The important question now becomes how long would the Syrian government be able to stand up to an armed uprising – or, perhaps, how long an armed uprising would be able to survive facing the Syrian army? On the one hand, reports of Gulf support for the Free Syrian Army means that the armed opposition is not alone in facing the Syrian regime. Moreover, General Mustafa al-Sheikh, the most senior military defector, has claimed that disorganization, poor mobilization and readiness, and continued defections means that the military support for Assad will crumble within the next month. On the other hand, the Free Syrian Army is greatly weakened by ongoing divisions within the political opposition and the lack of a geographical base in Syria from which to work. As Josh Landis notes, the Syrian army certainly has some weaknesses – Landis points specifically to the effects of the sanctions – but it is unlikely that the opposition forces would be able to immediately defeat the military or to separate the Alawite-dominated institution from the government.

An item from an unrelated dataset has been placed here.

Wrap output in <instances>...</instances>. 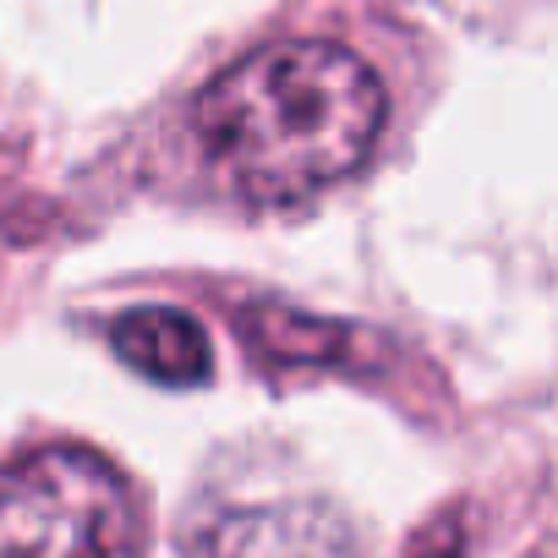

In other words, a violent, bloody, and drawn-out conflict is far more likely than an immediate end. Yezid Sayigh of the Carnegie Endowment aptly summed up the situation well when he wrote:
That the government’s days are numbered can no longer be in serious doubt, but just how many it has left remains an open question. The regime cannot win, but it certainly can resist and prolong the conflict.
The Chinese and Russian vetoes may have reduced the relevance of the United Nations (as Lynch argues) but considering the myriad complications, various interests and past events, the failure of the UNSC to condemn the Syrian government ultimately changes little in what has long-been a tragic situation. Rather, it is simply another step in the slow descent into civil war.